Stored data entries

* start *

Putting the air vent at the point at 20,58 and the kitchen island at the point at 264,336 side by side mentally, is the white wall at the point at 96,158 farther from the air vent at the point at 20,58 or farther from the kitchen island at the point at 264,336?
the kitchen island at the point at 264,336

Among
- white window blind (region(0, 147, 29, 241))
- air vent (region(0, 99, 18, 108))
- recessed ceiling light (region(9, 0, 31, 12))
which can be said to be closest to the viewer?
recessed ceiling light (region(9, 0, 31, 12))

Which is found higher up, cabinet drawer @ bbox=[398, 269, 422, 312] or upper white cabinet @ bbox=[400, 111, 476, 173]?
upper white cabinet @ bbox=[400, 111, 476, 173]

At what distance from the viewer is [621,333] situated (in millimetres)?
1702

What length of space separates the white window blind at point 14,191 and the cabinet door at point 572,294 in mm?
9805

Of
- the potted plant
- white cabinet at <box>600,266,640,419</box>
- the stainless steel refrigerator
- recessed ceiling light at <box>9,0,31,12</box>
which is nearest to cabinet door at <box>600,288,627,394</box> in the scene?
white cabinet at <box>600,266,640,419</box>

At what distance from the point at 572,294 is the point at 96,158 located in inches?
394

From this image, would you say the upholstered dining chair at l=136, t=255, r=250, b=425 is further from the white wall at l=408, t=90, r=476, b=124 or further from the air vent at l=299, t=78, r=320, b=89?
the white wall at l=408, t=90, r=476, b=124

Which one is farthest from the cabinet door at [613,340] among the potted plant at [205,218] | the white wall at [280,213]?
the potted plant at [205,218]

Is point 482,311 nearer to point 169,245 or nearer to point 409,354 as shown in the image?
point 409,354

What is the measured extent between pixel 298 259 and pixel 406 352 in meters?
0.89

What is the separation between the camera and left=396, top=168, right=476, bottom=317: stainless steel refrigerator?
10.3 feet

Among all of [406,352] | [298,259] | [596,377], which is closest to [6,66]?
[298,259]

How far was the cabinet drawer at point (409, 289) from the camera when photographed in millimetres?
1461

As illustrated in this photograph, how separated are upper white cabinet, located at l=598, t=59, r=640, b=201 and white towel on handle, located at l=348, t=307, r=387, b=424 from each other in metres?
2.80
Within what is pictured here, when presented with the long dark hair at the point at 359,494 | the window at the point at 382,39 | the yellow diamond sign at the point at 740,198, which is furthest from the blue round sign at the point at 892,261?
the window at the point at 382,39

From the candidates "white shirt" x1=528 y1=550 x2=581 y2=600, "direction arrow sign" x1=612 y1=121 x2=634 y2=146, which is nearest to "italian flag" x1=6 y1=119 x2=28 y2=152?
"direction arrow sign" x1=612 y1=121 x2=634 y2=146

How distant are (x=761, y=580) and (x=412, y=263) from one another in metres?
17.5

* end *

## PROBLEM DESCRIPTION
Pull out the lines of the material above, beginning with the line that contains "How far was" and continuing through the end of the material, and reproduce them without any change.

## CORRECT RESPONSE
How far was the cabinet drawer at point (409, 289) from the camera when photographed in millimetres?
1461

As illustrated in this photograph, how separated are upper white cabinet, located at l=598, t=59, r=640, b=201 and white towel on handle, located at l=348, t=307, r=387, b=424 from each other in metres?
2.80
Within what is pictured here, when presented with the long dark hair at the point at 359,494 | the window at the point at 382,39 | the yellow diamond sign at the point at 740,198, which is furthest from the blue round sign at the point at 892,261?
the window at the point at 382,39

From the candidates "white shirt" x1=528 y1=550 x2=581 y2=600, "direction arrow sign" x1=612 y1=121 x2=634 y2=146, which is nearest to "italian flag" x1=6 y1=119 x2=28 y2=152?
"direction arrow sign" x1=612 y1=121 x2=634 y2=146

How distant are (x=761, y=580) and (x=412, y=263) from one another in metres?
17.5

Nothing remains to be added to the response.